Ebbene sì, Maurizio Landini, il puro e duro segretario della Fiom è sceso in politica. Diciamo che ce lo aspettavamo un po’ tutti, anche se qualcuno pensava ad una prima scalata alla Cgil e poi a una sua entrata nelle istituzioni.
E invece il compagno Landini ha bruciato tutte le tappe. Appena si è accorto che i sondaggi lo davano come uno dei leader in ascesa, e che in molti lo segnalavano come punto di riferimento di un preciso blocco sociale, non ha perso tempo e qualche giorno fa ha ‘sciolto la riserva’, mettendo finalmente nero su bianco la sua vera aspirazione: la politica.
Per carità, il percorso è più che legittimo, ognuno può e deve avere la possibilità e il diritto di fare politica, però la partenza del compagno Landini possiamo definirla come ‘falsa’, se non addirittura del tutto errata.
La prima sberla l’ha avuta proprio dalla Cgil, e in particolare dalla segretaria Camusso. E sì, perché vorrei dire al compagno Landini che, prima di iniziare un percorso politico, di qualsiasi tipo, il campo di azione va pianificato, vanno sentiti i pareri di chi ipoteticamente dovrebbe appoggiarti, bisogna fare un lavoro di apertura e partecipazione con incontri, dibattiti, confronti, anche duri.
Invece il compagno Landini ha fatto l’errore più infantile che si possa fare, imporre la sua leadership politica disarticolando il lavoro di rappresentanza sindacale sul quale tanto e bene aveva lavorato.
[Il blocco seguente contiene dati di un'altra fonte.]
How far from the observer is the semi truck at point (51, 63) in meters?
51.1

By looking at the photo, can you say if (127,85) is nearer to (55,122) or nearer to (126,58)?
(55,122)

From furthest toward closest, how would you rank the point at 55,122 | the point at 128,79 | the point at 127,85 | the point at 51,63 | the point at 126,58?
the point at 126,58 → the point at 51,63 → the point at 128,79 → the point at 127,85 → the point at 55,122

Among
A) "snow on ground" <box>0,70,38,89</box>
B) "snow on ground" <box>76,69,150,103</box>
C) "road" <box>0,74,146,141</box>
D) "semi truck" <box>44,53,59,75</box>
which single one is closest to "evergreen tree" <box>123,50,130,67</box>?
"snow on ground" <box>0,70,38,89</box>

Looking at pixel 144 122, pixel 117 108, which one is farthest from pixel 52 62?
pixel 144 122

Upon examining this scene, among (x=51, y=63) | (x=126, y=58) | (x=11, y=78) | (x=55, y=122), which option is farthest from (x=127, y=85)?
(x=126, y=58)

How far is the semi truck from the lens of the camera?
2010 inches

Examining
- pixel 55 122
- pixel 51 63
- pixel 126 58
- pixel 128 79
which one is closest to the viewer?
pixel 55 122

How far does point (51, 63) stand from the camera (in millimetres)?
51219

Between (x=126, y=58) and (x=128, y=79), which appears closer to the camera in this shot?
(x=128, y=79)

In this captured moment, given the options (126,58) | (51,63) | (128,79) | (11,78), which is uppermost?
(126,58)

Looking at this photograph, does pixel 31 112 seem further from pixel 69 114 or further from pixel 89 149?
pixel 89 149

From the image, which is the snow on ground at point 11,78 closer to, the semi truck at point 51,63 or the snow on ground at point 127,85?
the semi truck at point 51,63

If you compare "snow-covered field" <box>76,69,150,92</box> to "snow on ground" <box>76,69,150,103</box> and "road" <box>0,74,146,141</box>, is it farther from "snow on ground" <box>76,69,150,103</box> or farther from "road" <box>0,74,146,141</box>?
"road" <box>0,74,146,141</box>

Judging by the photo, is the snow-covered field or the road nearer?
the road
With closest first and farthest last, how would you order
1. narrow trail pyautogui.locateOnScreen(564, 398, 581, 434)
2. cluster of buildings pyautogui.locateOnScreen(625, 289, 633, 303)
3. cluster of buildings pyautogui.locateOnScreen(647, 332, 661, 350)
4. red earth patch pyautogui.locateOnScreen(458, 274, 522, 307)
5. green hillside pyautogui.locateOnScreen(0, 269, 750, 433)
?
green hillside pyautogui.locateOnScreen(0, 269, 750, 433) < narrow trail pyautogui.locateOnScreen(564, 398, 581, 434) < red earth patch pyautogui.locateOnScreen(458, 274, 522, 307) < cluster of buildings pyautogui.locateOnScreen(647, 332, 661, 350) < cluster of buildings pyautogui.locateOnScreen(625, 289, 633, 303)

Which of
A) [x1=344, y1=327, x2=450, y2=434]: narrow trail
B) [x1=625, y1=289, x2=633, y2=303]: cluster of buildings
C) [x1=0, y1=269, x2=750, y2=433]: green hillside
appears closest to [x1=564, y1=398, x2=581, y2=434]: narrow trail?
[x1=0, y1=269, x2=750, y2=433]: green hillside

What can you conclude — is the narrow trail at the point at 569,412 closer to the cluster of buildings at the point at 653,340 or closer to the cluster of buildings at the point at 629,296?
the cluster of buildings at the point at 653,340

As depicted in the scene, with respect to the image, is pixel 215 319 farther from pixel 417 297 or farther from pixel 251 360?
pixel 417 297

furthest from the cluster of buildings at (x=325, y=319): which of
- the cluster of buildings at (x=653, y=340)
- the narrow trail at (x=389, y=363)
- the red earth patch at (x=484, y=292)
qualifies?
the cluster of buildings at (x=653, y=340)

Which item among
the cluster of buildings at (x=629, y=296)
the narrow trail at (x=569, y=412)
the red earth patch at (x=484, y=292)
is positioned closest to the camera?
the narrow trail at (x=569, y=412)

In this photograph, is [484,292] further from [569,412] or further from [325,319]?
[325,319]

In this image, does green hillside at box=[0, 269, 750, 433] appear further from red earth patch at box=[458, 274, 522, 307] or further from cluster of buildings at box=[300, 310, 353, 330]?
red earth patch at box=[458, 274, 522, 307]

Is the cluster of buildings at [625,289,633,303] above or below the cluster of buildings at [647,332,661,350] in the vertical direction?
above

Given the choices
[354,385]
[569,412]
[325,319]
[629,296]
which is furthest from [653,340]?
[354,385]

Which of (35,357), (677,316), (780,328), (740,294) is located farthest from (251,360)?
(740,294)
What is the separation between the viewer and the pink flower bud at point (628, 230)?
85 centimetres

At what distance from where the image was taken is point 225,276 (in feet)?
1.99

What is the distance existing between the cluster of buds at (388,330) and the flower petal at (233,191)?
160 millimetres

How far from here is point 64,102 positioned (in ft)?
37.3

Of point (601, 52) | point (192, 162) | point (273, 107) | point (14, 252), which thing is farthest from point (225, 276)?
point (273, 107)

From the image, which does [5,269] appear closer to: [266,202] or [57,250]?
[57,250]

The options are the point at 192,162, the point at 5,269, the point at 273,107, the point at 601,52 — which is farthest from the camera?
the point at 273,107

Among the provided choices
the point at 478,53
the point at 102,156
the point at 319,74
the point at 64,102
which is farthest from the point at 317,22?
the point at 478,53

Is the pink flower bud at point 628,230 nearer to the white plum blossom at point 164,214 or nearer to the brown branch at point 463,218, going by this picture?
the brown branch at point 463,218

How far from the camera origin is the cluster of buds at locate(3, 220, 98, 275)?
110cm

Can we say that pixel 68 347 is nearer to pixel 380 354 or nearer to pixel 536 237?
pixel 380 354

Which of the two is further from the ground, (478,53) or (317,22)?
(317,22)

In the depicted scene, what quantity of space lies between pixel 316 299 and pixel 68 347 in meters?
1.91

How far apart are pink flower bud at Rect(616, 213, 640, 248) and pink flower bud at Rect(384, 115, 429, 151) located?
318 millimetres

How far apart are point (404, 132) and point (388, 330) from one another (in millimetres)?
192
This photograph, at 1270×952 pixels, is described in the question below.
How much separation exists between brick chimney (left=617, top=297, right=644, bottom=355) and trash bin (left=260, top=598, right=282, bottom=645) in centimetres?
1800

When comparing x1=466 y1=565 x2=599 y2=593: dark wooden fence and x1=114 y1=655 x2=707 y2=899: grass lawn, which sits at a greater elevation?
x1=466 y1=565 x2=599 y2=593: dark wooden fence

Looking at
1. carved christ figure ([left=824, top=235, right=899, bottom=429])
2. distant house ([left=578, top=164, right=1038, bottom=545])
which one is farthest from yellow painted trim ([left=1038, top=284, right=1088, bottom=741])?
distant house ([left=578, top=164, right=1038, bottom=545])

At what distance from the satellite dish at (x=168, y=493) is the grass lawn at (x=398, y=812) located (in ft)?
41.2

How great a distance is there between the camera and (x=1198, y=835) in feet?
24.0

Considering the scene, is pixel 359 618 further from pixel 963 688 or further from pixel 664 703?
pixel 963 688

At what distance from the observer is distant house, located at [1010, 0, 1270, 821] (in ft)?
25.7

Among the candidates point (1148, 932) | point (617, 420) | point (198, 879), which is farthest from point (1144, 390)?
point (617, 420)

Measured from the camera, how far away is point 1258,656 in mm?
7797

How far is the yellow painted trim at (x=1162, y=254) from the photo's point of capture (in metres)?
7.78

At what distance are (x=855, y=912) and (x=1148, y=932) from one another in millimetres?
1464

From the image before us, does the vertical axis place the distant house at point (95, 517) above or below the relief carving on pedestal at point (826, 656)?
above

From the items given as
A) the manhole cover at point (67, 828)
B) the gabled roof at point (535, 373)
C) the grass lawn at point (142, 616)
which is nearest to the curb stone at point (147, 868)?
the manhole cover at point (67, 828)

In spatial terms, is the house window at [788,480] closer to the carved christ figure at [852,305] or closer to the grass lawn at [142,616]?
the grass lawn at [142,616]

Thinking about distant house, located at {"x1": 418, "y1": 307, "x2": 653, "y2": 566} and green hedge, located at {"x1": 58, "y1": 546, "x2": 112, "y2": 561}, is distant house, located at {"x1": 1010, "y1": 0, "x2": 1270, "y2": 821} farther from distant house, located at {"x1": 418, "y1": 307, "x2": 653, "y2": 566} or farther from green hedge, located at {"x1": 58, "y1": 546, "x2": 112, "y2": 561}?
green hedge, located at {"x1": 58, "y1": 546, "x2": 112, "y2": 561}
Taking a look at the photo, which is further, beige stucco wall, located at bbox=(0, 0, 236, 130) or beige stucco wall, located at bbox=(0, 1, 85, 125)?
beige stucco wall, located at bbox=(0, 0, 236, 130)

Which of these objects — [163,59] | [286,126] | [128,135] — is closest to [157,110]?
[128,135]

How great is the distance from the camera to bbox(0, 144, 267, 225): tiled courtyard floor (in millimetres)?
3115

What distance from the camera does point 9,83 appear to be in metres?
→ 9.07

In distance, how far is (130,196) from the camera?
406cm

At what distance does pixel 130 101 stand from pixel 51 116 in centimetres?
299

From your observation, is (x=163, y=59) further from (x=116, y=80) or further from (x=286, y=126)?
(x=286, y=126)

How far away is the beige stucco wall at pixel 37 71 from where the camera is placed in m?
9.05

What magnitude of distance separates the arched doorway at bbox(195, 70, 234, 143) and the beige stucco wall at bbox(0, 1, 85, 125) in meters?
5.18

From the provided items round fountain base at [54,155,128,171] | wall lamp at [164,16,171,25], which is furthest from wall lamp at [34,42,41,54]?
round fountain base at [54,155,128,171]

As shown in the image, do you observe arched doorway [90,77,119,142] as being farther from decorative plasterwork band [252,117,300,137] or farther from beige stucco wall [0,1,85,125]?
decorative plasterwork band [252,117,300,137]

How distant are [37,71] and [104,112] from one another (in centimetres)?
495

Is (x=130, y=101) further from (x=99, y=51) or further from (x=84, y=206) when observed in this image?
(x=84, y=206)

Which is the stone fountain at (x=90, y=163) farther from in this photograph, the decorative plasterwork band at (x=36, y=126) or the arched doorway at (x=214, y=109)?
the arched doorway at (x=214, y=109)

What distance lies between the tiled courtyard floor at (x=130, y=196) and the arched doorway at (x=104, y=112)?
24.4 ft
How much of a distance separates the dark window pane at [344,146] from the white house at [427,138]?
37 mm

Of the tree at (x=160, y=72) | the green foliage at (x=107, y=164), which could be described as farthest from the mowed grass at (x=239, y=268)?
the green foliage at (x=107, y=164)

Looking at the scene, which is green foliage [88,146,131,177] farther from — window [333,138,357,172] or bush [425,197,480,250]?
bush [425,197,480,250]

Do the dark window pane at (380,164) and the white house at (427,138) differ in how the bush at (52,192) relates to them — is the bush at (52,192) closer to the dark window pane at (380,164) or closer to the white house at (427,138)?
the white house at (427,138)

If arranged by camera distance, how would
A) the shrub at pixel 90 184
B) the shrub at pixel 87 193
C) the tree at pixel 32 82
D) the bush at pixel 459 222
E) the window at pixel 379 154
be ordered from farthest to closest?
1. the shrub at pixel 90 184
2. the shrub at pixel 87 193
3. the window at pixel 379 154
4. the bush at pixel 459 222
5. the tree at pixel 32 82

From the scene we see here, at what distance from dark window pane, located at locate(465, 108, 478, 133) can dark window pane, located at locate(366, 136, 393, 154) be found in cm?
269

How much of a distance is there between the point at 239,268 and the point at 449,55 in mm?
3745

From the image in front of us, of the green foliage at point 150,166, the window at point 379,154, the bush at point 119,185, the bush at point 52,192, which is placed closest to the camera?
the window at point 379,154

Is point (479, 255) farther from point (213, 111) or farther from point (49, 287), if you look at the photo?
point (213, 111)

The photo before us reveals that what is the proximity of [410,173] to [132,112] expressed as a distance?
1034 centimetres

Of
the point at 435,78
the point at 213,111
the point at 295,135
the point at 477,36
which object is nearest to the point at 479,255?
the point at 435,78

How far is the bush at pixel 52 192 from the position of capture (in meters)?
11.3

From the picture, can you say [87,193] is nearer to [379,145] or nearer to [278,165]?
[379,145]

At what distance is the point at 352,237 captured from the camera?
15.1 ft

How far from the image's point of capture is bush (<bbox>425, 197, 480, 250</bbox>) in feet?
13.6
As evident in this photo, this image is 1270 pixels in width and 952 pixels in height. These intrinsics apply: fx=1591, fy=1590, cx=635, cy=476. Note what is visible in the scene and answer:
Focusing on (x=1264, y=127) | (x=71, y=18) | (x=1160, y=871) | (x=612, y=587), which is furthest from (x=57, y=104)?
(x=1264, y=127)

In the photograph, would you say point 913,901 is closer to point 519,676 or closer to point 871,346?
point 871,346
Sì, perché negli ultimi mesi la sua leadership si è trasformata, da sindacale è diventata mediatica e non politica. L’errore è lì, quel passaggio è fatto di molte altre articolazioni che penalizzano e penalizzeranno il tanto bravo Landini.
Altro punto per il quale credo che Landini politicamente non abbia ‘vita lunga’ è dettato da un ragionamento politico anche piuttosto semplice. Lo scopo di Landini è raccogliere le anime a sinistra del Partito Democratico, una Podemos de noantri, una Syriza alla amatricana. Mai cosa più errata.
Storicamente, negli ultimi venti anni, il sistema politico ha dimostrato più volte che progetti come quello della Coalizione Sociale che ha in mente il segretario della Fiom non hanno mai sfondato elettoralmente, e i motivi sono diversi e profondi. Dalla elevata conflittualità in termini di identità politica fino alla ancora più elevata frammentarietà del blocco sociale verso il quale si vuole parlare.
Quel disegno identitario che ha in mente Landini in Italia, negli ultimi venti anni, è fallito e non ha contorni per attecchire. Qualcuno dirà che i margini di crescita sono dettati dai sondaggi, e che alcune piazze hanno dimostrato che volendo si può costruire una alternativa sociale all’attuale sistema politico. Certo, sono argomentazioni che hanno un loro valore ma che da Rifondazione Comunista fino alla Sinistra Arcobaleno abbiamo sentito più volte mettere sul tavolo del ragionamento politico, e che elettoralmente ha poi ‘premiato’ organizzazioni come Forza Italia o la Lega in alcune regioni. Sì, perché quel blocco sociale, quella identità politica, quella rappresentanza sociale nelle urne è sempre stata volatile, votando tutto tranne quel percorso o quel progetto politico che tentava di farsene carico.
Landini sarà dunque un flop, in parte politico ma soprattutto elettorale. Si dirà che alla fine, su quel progetto, si vuole fare un lavoro di contenuti di lunga durata, legittimo anche questo, ma poi alla fine ciò che conta per rappresentare è e sarà sempre il consenso elettorale.
Ecco perché a questo punto mi viene da chiedere a Landini una cosa semplice: ma ne avevamo proprio bisogno?